▶ **DOCUMENT**:
"""
I am a NVIDIA developer working on paralleling the computation of deep neural networks with cuDNN. I launch two functions of “cudnnConvolutionForward” in two different CUDA streams with no data-dependent (the GPU is Telsa P100, the CUDA version is 7.5, the cuDNN version is 5.0.5, and the OS is ubuntu14.04). The Nsight Eclipse is used to develop and profile the program. I hope that GPU can process perfectly these two functions in parallel.
Condition 1: However, what I can see with Nsight is that these two functions cannot be processed perfectly in parallel, the overlap rate is small.
Condition 2: When I try to reduce the volume of input data (computation data), the overlap rate seems to be better.
According to the two conditions shown above, I get the conclusion that the limited resources of GPU should be responsible for the small overlap rate of the two functions.
There are some questions that I need your help.
"""
▶ **TASKS TO PERFORM**:
1/ In the post about running cuDNN convolutions on two CUDA streams, reproduce everything from "Condition 1: However, what" down to "the two functions.".
2/ Write what follows the last sentence of the post about overlapping two cuDNN convolutions on separate CUDA streams.

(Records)
"""
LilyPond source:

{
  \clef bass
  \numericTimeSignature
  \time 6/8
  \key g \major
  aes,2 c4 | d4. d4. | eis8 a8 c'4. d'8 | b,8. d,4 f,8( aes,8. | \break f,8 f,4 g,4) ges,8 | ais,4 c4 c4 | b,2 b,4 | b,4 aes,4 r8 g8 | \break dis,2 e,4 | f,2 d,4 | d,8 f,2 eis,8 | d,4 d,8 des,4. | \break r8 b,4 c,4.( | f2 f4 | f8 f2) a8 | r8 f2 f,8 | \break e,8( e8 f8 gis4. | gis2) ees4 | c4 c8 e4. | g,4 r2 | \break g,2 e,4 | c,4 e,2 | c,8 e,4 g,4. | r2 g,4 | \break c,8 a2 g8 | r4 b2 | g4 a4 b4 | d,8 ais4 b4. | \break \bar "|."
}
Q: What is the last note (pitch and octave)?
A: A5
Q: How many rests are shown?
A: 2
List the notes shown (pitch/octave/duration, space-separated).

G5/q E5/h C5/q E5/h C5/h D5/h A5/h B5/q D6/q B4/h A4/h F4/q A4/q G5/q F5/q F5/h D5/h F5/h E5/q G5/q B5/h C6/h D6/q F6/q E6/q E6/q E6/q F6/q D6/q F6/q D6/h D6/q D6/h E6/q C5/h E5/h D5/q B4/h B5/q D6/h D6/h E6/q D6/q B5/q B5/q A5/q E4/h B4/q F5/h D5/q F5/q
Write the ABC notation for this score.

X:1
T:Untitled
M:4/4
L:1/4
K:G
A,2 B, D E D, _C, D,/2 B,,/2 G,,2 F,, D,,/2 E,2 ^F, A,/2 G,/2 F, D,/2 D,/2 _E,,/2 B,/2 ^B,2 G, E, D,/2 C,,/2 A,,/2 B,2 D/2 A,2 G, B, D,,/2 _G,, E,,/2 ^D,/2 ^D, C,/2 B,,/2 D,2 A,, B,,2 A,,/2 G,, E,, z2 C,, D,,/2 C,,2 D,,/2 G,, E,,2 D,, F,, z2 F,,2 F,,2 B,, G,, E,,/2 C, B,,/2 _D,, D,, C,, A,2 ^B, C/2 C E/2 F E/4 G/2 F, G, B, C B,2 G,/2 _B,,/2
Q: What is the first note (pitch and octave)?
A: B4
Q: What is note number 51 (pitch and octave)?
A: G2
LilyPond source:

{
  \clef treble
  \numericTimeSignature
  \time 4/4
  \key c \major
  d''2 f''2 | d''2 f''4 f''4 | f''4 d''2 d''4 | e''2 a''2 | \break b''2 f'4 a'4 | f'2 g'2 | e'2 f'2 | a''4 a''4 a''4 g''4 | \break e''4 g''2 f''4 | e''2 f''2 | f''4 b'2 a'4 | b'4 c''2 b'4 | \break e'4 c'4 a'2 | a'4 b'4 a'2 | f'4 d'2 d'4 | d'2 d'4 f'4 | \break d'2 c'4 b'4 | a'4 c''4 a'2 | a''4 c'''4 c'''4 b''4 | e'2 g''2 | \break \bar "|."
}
"""
▶ **TASK RESULTS**:
1/
Condition 1: However, what I can see with Nsight is that these two functions cannot be processed perfectly in parallel, the overlap rate is small.
Condition 2: When I try to reduce the volume of input data (computation data), the overlap rate seems to be better.
According to the two conditions shown above, I get the conclusion that the limited resources of GPU should be responsible for the small overlap rate of the two functions.

2/
b Is the above conclusion correct?
(2) If the above conclusion is right, can you tell that which resources of GPU limit the parallelism?
(3) When I watch the resources of GPU with the command of ‘nvidia-smi’ during the running of the program, the result of ‘nvidia-smi’ shows that the value of ‘Volatile GPU-Util’ is less than 70% even in Condition 1. Hence, I doubt the above conclusion. Are there any other factors (such as some constraints come from cuDNN or CUDA streams)?
(4) Can you give me some reference materials about cuDNN or CUDA streams?[/b]
Thank you very much!
Best wishes to you!